Because my most recent novel is about a mother-daughter book club, my list below consists of Five Book Club picks – books that will spark discussion this summer at the pool or on the porch, when you’re armed with well buttered popcorn and a pitcher of lemonade. I lean toward classics as well as contemporary titles, and – for book club purposes – toward selections that are more controversial. The first two titles are books that my characters read in The Unbearable Book Club for Unsinkable Girls. –Julie Schumacher
1) Charlotte Perkins Gilman, “The Yellow Wallpaper”
This is a very quick read – more of a story than a novel. But it’s marvelously creepy. All those eerie, unsettling novels about a young girl who wonders if she’s losing her mind? They got their inspiration here. You’ll never look at wallpaper the same way again
2) Ursula LeGuin, “The Left Hand of Darkness”
LeGuin invents a planet whose inhabitants cycle back and forth from male to female, depending on personal chemistry and the time of the month and the person they’re with. One of the best thought-experiment novels ever written.
3) Pete Hautman, “Godless”
I love this book – it’s funny and provocative and sad, and it’s sure to spark great conversations about belief and religion. Bored and irritated with his parents’ Catholicism, Jason Bock invents “Chutengodianism,” a religion whose god is the local water tower. My fear of heights kicked in, big-time, when I read the climactic scenes.
4) Margaret Atwood, “The Handmaid’s Tale”
Before The Hunger Games and other dystopias became popular, Atwood created the Republic of Gilead, a nightmarish future vision of the US in which the birthrate has plummeted and fertile women – now scarce – become a commodity controlled entirely by men. Totally creepy and full of questions that will stick with you.

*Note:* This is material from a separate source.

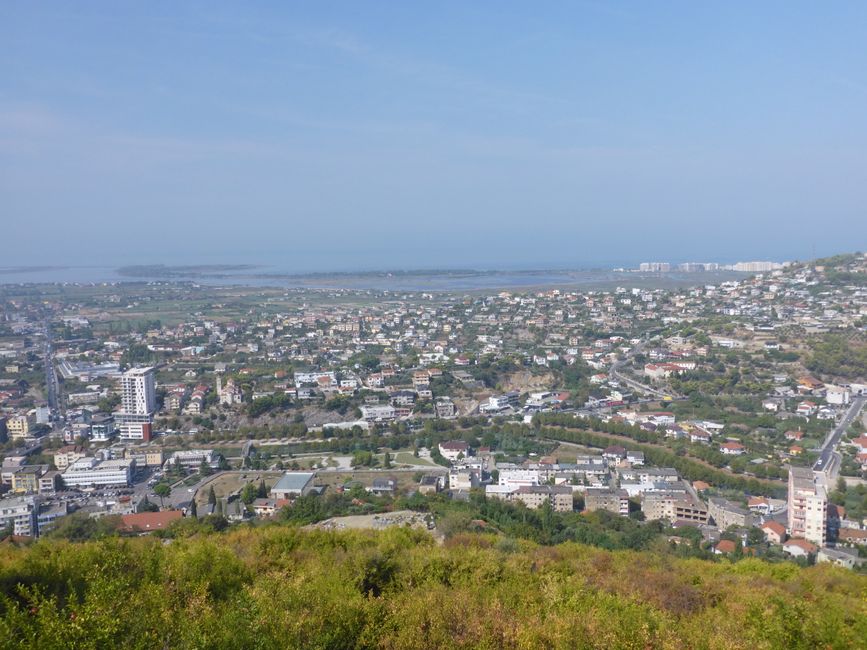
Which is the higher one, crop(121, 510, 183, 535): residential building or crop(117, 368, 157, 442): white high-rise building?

5) George Orwell, “Animal Farm”
Yup: all the characters are barnyard animals, and this is a ferocious novel about politics and the way people organize and treat each other. Four legs good; two legs bad. My sixth-grade teacher read this aloud to our class, and it’s stuck with me ever since. Such a short book, and there’s so much beauty and power in it….
Happy reading!
The Yellow Wallpaper sounds creepy, in a great way. And I have always wanted to read something by LeGuin. I will start here! Great recommendations.